The fastest animal on land appears to be quickly moving toward extinction, according to a new study. 

A report published Monday in the journal Proceedings of the National Academy of Sciences suggests that cheetahs be classified as "endangered," a step up from their current "vulnerable" status, on an official watch list of threatened species worldwide. An estimated 7,100 wild cheetahs currently remain in Africa and a small area of Iran, as the big cats have been pushed out of 91 percent of their historic habitat.

Amid concerns about habitat loss and other factors contributing to the cheetah’s endangerment, conservationists are now calling for a new approach to cheetah conservation that would focus on the landscape that transcends national borders and involves coordinated regional strategies. Such an approach, experts say, would require motivating both federal governments and local communities to protect the cheetah. 

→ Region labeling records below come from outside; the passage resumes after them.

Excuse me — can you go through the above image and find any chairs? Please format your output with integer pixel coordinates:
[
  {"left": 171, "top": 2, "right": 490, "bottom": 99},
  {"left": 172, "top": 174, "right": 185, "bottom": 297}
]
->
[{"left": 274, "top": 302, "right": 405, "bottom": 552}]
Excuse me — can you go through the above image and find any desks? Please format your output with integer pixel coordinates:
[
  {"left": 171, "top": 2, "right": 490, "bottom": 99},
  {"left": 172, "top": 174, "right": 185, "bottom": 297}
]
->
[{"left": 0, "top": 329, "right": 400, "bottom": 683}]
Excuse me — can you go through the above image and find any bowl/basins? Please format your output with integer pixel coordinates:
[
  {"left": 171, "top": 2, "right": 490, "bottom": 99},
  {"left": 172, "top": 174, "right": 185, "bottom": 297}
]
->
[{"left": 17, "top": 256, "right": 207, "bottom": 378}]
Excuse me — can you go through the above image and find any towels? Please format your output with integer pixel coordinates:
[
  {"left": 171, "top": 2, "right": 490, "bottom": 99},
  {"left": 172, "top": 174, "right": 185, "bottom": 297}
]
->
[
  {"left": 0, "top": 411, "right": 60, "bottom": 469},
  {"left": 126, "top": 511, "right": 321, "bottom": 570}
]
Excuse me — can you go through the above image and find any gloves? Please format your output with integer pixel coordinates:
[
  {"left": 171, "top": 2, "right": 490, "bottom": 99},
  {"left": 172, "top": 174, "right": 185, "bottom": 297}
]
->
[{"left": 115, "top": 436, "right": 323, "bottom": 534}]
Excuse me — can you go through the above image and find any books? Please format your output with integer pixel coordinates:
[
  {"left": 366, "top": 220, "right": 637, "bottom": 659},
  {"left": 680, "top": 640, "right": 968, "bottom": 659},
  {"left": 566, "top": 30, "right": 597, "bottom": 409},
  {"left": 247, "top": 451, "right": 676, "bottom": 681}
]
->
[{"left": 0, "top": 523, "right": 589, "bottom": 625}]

"We’ve just hit the reset button in our understanding of how close cheetahs are to extinction," said Dr. Kim Young-Overton, from the wild cat conservation organization Panthera, to the Press Association. "The takeaway from this pinnacle study is that securing protected areas alone is not enough. We must think bigger, conserving across the mosaic of protected and unprotected landscapes that these far-reaching cats inhabit, if we are to avert the otherwise certain loss of the cheetah forever." 

More than half of all the existing cheetahs in the world live in southern African countries, including Namibia and Botswana. The species has all but disappeared in Asia, with the exception of fewer than 50 cheetahs living in Iran.

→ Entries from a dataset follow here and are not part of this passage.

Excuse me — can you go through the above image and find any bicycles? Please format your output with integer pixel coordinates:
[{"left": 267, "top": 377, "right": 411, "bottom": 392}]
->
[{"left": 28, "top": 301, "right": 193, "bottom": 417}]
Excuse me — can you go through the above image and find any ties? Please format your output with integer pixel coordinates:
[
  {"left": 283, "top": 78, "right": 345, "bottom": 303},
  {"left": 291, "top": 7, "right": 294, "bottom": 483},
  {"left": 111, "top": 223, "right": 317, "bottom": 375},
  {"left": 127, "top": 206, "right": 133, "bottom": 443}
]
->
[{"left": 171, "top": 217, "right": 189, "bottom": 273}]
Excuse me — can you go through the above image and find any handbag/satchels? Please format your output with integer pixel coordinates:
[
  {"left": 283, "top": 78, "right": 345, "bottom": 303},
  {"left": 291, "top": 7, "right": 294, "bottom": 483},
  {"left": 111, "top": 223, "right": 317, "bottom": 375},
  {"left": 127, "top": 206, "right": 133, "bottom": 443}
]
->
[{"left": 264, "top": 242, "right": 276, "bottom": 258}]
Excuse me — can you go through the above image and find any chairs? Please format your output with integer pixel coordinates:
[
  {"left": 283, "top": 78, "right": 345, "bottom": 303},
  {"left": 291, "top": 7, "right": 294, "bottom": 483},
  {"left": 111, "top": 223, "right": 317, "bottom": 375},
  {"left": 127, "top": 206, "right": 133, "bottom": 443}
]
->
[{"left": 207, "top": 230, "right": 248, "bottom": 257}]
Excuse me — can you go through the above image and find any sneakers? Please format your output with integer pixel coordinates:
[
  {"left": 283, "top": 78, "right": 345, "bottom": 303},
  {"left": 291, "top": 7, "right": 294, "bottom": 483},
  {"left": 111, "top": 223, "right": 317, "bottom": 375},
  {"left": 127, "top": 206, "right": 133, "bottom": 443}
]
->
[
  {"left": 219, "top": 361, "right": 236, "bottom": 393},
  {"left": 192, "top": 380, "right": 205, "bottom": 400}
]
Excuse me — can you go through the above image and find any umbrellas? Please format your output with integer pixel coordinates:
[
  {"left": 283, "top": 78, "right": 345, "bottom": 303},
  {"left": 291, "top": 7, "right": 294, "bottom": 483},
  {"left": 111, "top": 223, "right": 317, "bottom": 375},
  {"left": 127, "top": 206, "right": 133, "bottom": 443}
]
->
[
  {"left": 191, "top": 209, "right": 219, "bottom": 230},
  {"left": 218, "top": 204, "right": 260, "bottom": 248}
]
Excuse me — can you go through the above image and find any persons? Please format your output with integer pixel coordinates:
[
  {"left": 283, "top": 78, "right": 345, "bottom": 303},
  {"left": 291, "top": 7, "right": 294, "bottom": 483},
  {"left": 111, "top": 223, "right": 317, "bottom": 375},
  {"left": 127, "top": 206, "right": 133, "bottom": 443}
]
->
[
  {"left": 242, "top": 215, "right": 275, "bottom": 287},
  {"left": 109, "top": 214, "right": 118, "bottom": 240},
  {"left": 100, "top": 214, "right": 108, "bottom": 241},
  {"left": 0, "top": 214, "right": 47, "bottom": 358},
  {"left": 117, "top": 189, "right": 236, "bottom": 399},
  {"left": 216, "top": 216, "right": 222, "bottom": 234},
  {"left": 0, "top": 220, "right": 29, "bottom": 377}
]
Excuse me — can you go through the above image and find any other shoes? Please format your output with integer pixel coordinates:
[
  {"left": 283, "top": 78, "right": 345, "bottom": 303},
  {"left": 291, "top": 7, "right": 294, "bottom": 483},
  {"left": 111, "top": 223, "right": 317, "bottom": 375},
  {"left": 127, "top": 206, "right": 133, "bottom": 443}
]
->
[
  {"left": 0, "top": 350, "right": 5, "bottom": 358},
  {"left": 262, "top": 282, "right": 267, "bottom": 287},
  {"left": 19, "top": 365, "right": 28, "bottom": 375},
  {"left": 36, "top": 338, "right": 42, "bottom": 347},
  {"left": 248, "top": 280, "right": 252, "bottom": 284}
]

Roughly 77 percent of cheetah habitats lie outside wildlife reserves and other protected areas, according to the recent report. The study’s authors say that to save those living outside of protected areas, governments and villages must promote tolerance of the predators, which sometimes hunt livestock. Factors beyond habitat loss that have contributed to the decline of the cheetah population include attacks from villagers, loss of antelope and other prey that are killed and eaten by humans, an illegal cheetah cub trade, cheetah skin trafficking, and collisions with vehicles. 

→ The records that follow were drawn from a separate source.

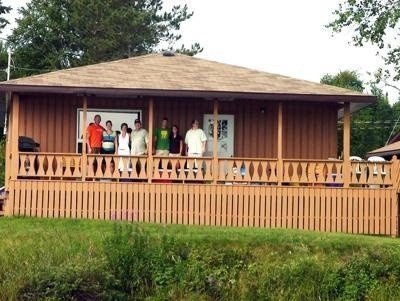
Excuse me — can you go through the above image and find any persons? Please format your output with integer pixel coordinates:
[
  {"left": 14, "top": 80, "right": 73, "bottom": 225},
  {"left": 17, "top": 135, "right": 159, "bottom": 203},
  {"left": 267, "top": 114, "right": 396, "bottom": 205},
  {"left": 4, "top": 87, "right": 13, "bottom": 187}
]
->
[
  {"left": 80, "top": 115, "right": 207, "bottom": 184},
  {"left": 207, "top": 120, "right": 227, "bottom": 140}
]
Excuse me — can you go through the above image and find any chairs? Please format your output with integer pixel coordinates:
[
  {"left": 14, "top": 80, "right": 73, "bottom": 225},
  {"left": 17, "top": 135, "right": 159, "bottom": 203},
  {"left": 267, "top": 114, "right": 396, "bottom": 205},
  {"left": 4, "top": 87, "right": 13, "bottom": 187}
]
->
[
  {"left": 19, "top": 134, "right": 41, "bottom": 169},
  {"left": 349, "top": 156, "right": 364, "bottom": 174},
  {"left": 366, "top": 156, "right": 386, "bottom": 175}
]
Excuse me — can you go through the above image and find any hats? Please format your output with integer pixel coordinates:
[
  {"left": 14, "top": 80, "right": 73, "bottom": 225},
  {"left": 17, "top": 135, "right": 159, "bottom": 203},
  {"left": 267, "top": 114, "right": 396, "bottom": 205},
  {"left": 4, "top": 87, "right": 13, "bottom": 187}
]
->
[{"left": 135, "top": 119, "right": 140, "bottom": 123}]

It can be difficult to keep track of such threats, which may be why conservationists had previously underestimated the danger that cheetahs are in, said Sarah Durant, lead author of the report. 

“Governments are often required to monitor their wildlife inside protected areas, but not outside them,” Dr. Durant told The Atlantic. "And monitoring is harder to do outside, because cheetah are shy and their densities are lower. We have no data." 

Angola is currently developing a plan to protect cheetahs and African wild dogs that could lead to better data on the status of cheetahs there, noted Rosemary Groom, a conservationist who participated in an October workshop on the subject in Angola’s Quicama National Park, to the Associated Press. 

If unprotected cheetah populations fall by just 10 percent per year, we could lose half of the world’s cheetahs in 15 years, according to calculations by Durant and her colleagues. 

She suggests creating initiatives that will encourage villagers to co-exist with, and even protect, local cheetahs, such as creating certification schemes that would let communities sell goods at a premium if they can manage their local wildlife in a sustainable way. 

Eighteen countries currently have national action plans for cheetah conservation. 

"They just need to be done,” Durant said. "We need resources, capacity, and political will. If we have that, there’s a possibility. And there needs to be more attention paid to this species. We hear a lot about the other big cats but less about the cheetah."